29 One matter I took into account in Boral No 1 as part of my analysis of whether the requisite opinion under cl 35 had been formed was that there were no conditions of consent before the Council in September 2007, when it granted development consent, which would have enabled it to weigh up the environmental significance of the proposal as required under cl 36 compared to the activities conducted previously pursuant to the 1978 development consent (at [102], see also the chronology set out at [3] in Boral No 1). I also take into account that the only matter recognised by the Council officer's report (prepared in relation to the earlier May 2007 DA) as adequate under the s 79C assessment was the proposed waste water system. The DA was subsequently amended and then considered at the September 2007 meeting when development consent was granted. These factors are relevant to my consideration of whether an order under s 25B ought be made as they inform an understanding of the extent of the further assessment the Council would have to undertake in relation to cl 35 of Sch 3 of the Regulation if an order under s 25B is made.
30 I also agree with the submissions of Boral at par 16(ii) that the formation of the opinion was not a procedural step or component of an otherwise valid environmental assessment under s 79C. The formation of that preliminary step is necessary to inform the nature of the assessment required under s 79C. To the extent there was an assessment under s 79C that assessment was not made in the context of the formation of the necessary opinion under cl 35 that the amended DA was not designated development. I do not consider the formation of the opinion under cl 35 is to be considered as separate from the s 79C evaluation so that the existing s 79C assessment can simply stand regardless of what opinion is reached in relation to cl 35 if an order under s 25B were to be made. That is another relevant factor to consider in determining whether an order ought be made.
31 Where the defect in the decision-making process which may be the subject of a s 25B order involves the assessment of subjective matters about which minds may differ and which may result in a different outcome from that reached previously by a council, as in this case, such an order does not necessarily result in the breach the subject of these proceedings being validated.

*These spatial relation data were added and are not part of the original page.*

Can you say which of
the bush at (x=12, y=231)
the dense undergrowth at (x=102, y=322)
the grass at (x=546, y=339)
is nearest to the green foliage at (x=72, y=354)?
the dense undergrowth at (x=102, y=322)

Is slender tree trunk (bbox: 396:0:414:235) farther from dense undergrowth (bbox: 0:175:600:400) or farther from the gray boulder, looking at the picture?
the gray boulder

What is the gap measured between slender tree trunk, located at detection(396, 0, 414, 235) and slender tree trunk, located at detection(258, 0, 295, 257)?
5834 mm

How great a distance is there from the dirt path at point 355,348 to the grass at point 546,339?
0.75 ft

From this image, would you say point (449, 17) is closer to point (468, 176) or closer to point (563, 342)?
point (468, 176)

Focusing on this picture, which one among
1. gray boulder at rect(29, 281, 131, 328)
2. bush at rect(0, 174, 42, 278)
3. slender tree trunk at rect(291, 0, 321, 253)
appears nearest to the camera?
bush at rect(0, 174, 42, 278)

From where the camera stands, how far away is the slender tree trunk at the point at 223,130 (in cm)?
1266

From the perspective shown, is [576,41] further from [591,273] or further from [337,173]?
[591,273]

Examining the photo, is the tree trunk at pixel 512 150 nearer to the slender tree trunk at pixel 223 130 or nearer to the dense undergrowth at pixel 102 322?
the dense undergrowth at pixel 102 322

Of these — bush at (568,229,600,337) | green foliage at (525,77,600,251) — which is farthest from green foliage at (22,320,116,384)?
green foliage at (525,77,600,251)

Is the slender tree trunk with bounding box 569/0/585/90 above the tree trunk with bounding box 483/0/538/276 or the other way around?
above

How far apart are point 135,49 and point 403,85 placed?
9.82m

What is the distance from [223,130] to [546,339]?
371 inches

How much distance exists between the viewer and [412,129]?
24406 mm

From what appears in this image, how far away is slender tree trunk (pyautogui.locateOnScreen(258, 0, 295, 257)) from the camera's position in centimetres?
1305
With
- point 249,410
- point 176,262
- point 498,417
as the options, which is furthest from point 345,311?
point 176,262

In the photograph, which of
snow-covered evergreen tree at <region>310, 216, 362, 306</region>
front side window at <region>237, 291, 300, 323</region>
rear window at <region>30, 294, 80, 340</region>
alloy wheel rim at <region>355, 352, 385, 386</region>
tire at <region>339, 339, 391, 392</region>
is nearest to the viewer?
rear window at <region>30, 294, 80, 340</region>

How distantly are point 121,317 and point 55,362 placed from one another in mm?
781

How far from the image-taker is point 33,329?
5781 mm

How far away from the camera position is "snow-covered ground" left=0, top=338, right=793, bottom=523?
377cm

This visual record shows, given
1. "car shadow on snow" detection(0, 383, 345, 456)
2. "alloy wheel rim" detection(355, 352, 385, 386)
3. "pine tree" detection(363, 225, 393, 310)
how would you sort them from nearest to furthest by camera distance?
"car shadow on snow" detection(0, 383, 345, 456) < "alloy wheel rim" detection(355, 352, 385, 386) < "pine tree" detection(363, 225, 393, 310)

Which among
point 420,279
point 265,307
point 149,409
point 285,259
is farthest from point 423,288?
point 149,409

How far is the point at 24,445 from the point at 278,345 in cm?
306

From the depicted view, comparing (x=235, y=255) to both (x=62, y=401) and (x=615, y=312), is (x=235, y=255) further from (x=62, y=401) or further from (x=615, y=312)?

I agree with Biscoe J's observations to that effect in Aldous in the context of the consideration of s 79C matters and as observed more generally by Sheahan J in Clark v Wollongong City Council (No 2). The breach in relation to cl 35 of Sch 3 is not a technical one but requires a substantive assessment to be undertaken by the Council. I therefore consider I should exercise my discretion by refusing to make an order under s 25B in relation to terms relating to the formation of the opinion required by cl 35 of Sch 3 to the Regulation. There is no utility in making an order under s 25B in relation to the public advertisement of the amended DA in accordance with the DCP in light of this finding.